We can now rewrite the query to include filter and order by clauses, finally getting what we want: the quickest route from A to D:
select graph.* , evaluate_string(graph.route_cost) distance from ( select level number_of_transfers , sys_connect_by_path(distance,'+') route_cost , CONNECT_BY_ROOT from_point||sys_connect_by_path(to_point,'/') route from point_connections pc connect by nocycle prior to_point = from_point start with from_point = 'A' -- starting point of the trip ) graph where regexp_like(route,'D$') -- D is the final destination order by distance /
So clearly the quickest way to get from A to D is through C with a total distance of 7.

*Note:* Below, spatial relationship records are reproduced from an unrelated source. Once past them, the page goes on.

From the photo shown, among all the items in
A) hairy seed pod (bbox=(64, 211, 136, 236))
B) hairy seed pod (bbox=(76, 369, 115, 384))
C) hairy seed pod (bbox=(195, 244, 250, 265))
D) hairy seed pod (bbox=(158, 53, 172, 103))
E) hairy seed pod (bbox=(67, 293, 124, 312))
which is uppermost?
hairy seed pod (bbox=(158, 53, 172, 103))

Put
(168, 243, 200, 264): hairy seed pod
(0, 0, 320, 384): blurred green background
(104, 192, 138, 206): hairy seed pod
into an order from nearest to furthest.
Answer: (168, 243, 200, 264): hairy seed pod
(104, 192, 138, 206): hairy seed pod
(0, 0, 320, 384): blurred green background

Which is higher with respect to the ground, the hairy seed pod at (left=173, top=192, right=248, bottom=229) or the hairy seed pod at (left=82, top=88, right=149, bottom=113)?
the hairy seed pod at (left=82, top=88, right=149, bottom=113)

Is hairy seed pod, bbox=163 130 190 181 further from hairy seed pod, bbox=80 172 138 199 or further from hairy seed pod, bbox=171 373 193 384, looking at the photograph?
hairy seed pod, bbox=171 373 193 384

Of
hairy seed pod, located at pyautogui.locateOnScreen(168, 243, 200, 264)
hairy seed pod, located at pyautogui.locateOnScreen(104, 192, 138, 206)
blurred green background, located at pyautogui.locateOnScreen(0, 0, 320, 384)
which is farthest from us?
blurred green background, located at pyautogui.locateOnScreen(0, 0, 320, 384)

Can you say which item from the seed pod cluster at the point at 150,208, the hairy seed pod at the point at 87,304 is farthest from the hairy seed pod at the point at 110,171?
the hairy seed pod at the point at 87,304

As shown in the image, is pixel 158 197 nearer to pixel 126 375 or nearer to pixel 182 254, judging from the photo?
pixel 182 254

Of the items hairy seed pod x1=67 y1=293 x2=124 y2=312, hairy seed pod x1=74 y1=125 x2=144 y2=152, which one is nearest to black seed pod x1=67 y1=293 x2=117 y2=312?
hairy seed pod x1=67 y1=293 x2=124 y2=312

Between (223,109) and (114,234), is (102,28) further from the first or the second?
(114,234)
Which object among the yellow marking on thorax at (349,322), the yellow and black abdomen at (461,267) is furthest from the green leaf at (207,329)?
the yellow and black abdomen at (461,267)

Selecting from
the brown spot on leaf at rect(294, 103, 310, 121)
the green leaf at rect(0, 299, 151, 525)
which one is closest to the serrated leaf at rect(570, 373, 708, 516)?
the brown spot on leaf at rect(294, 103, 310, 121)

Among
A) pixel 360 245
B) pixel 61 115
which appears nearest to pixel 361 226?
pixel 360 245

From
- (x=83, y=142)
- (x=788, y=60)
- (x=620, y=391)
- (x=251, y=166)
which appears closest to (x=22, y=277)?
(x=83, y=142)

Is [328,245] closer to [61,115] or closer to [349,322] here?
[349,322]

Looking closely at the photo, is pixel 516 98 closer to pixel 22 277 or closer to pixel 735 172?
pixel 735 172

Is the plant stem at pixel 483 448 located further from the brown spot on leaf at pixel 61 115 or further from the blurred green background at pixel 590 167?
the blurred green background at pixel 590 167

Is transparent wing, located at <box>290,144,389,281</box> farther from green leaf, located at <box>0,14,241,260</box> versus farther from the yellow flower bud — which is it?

Eating a little more of the pudding
To prove our approach a little further, let's build a road from E to D. Our graph(ic) now looks like this:
The data in the table CONNECTIONS is changed like this:
If we execute our query again – note: the exact same query as we are interested in finding an answer to the exact same question – we get a new answer. And already this answer is not entirely trivial. What would you think is the quickest way from A to D, just by looking at the picture of the graph? The answer:
So going from A to B to E to D results in the quicket route.
I haven't got a clue as to the performance of this query with larger numbers of points and connections. I would expect we should do anything we can to only start routes at meaningful points and try to stop investigating a route as soon as we know it goes nowhere. Well, that is for later.